Its not that safety is overlooked, there's just no evidence that poorly maintained cars have caused more than 1 or 2 accidents in the last decade, and those didn't involve injury to persons. To inflict additional expenses on the already hard hit motorist based on no evidence is fundamentally wrong.

In the UK the government pay £5k towards the purchase of an electric vehicle, this is the sort of help that would get people changing. The problem is that you'll struggle to get the muppets out of their chelsea tractors.

Jon

An MOT says that the vehicle is safe on that day of testing, it could be unsafe a week later and for the next 50 weeks until the next year.

islander

Why buy a new car there are plenty good used ones parked in disc parking areas. Buy them and parking problems solved. Car owners need to apply for a hawkers licence to sell on public areas.

The Environmental committee should sort this out before suggesting paid parking. Some motorist are abusing the system. Abandoned vehicles should be removed too.

Its cheaper to buy a new car with the warranty that comes with the deal and a decent financial package.

T Dawg

MOT has its for's and against's and especially on this little island where peoples perspectives are that we only do 35mph. Have a think for a minute, how many of you take your cars to the continent or the UK for holidays and travel, without knowing if your car is 100% capable of handling 70mph, and in most cases more.

I'd suggest it would be a mandatory thing to have your car MOT'd before travel, lets face it a car without MOT in the UK is illegal.

For on island use most people I know have their cars serviced regularly so this shouldnt cause too much of a problem if a mandatory MOT was carried out say every 5 years, and exceptions could be made if a car has been serviced annually by a garage or dealer thus preventing the risk of a mechanical fault.

I myself service my car when its due put would have no kwarms about having it inspected by an independent to give peace of mind more then anything.

Finally, would like to point out that PROFIT is not a swear word, a lot of comments have been made that dealers are pushing for new car sales and MOT to line their pockets, well they are in business to sell cars and ensure cars are safe on the road, pretty sure an MOT is the fraction of the cost of the average service. I think we should get off the dealers backs, as without profit they will no longer been in business thus creating job losses.

My comments are just food for thought so lets not over react, there are far more pressing matters to deal with

Mark

I’d admit there aren’t many accidents on the island due to mechanical failure, but I take my vehicles off island at least once a year so personally keep them in a condition that a 70mph failure is less likely!

There are other benefits to an MoT though. Such as checking your lights work, are aligned correctly, that you aren’t spewing voluminous clouds of black smoke on acceleration etc.. There are plenty of vehicles on our roads which shouldn’t be, you can normally hear them coming from the clack clack clack of a screwed CV joint or the exhaust dragging on the ground!

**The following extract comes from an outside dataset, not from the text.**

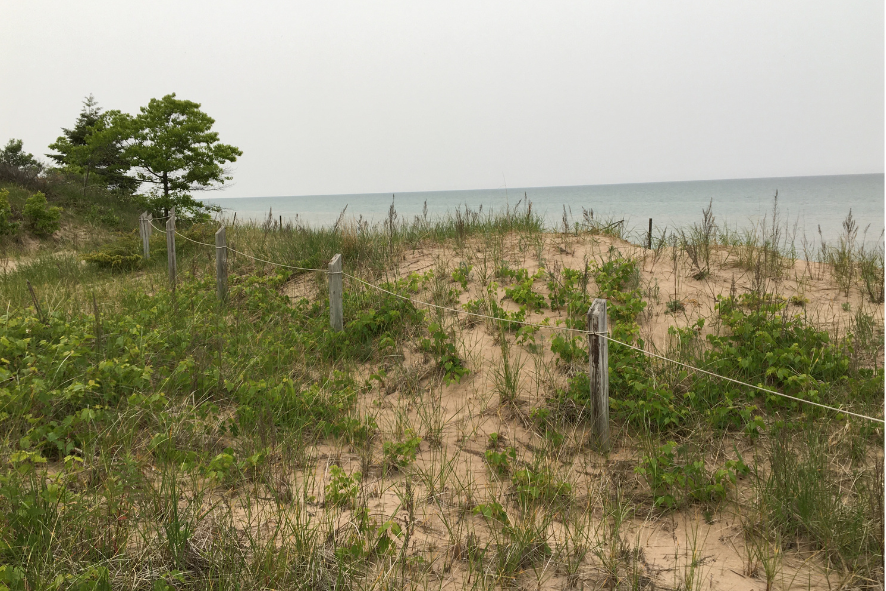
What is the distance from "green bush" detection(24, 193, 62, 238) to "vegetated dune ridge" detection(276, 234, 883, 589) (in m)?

As to the cost, what is an MoT in the UK, about £40-£50? Not really that significant compared to the annual running costs of a car.

There are some valid points above about people with cherished cars etc. but they’re the ones who should be worried the least (besides the cost aspect) about an MoT test as their vehicles are probably kept in very good condition. It’s the ones owned by people who don’t understand anything about how a car works that you need to watch out for.

Islander “Its cheaper to buy a new car with the warranty that comes with the deal and a decent financial package.” Really? I run two cars, both well over 10 years old and my annual running costs for both cars (including petrol!) are less than the finance costs would be on even a run of the mill hatch back, add in depreciation on a new car and it really is a ‘no brainer’ to run an older car.